The Washington Post is reporting that the White House crafted a statement eulogizing John McCain, who died on Saturday, only to have it vetoed by President Donald Trump.
“Press secretary Sarah Huckabee Sanders, Chief of Staff John F. Kelly and other White House aides advocated for an official statement that gave the decorated Vietnam War POW plaudits for his military and Senate service and called him a ‘hero,’ according to current and former White House aides, who spoke on the condition of anonymity to discuss sensitive internal deliberations,” the newspaper notes. “The original statement was drafted before McCain died Saturday, and Sanders and others edited a final version this weekend that was ready for the president, the aides said.”

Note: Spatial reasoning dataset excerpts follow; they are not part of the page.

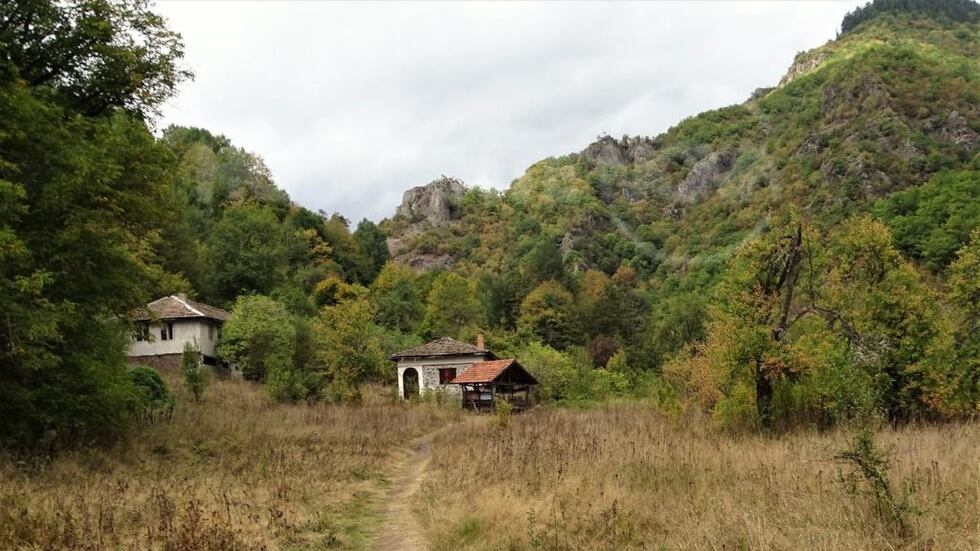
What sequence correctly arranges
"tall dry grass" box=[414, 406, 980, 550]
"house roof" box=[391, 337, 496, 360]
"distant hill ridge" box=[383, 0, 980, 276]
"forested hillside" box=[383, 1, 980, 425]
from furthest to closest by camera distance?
1. "distant hill ridge" box=[383, 0, 980, 276]
2. "house roof" box=[391, 337, 496, 360]
3. "forested hillside" box=[383, 1, 980, 425]
4. "tall dry grass" box=[414, 406, 980, 550]

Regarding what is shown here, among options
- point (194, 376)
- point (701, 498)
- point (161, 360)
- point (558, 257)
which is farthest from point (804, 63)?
point (701, 498)

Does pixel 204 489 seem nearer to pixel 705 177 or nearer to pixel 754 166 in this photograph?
pixel 754 166

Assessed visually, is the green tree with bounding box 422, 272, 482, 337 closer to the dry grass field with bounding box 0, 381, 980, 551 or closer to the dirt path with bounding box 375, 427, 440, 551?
the dirt path with bounding box 375, 427, 440, 551

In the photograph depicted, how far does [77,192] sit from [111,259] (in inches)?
67.5

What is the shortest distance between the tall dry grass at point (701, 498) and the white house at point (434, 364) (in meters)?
30.6

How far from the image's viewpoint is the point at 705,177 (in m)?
118

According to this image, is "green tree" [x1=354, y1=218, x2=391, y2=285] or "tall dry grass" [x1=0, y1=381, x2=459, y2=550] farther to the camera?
"green tree" [x1=354, y1=218, x2=391, y2=285]

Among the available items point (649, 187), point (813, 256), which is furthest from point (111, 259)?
point (649, 187)

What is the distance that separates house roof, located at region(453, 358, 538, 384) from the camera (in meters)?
36.8

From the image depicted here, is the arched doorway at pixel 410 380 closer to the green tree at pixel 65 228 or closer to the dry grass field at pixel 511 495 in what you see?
the dry grass field at pixel 511 495

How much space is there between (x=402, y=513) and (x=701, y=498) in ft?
15.7

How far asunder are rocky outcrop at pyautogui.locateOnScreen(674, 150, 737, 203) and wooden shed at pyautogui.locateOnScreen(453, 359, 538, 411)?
84937 mm

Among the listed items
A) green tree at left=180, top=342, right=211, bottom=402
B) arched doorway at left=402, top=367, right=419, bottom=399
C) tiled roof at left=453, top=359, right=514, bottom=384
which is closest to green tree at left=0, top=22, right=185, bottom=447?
green tree at left=180, top=342, right=211, bottom=402

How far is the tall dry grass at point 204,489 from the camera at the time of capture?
7.51m
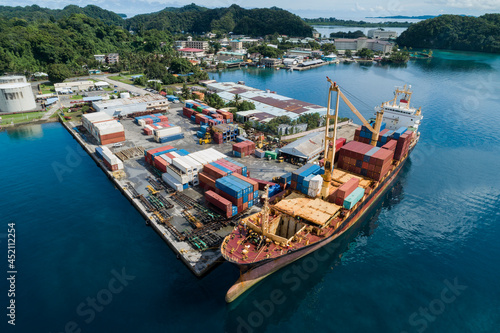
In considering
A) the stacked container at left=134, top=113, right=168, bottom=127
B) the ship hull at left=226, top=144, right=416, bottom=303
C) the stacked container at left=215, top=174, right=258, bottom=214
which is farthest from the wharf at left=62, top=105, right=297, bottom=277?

Instead of using the words his staff suggested, Trump tweeted out a statement offering sympathy to McCain’s family but no words of praise for the deceased statesman:
As The New York Times notes, “The president did not make even the most cursory public show of respect on Sunday for Mr. McCain, against whom he had continued to indulge a personal grievance even as it was apparent that the Arizona Republican was losing his battle with brain cancer. The president spent much of the day golfing and attacking his usual enemies on Twitter.”
It seems like the word Trump bristled at was “hero.” Only July, 18, 2015, then candidate Trump famously said McCain was “not a war hero. He’s a war hero because he was captured. I like people that weren’t captured.” According to The Washington Post, Trump to this point continues “to believe that McCain was not a war hero.”
Trump’s continued coolness to McCain stands in contrast to the effusive praise the late senator is receiving from other Republican politicians, from many Democrats, and from America’s allies.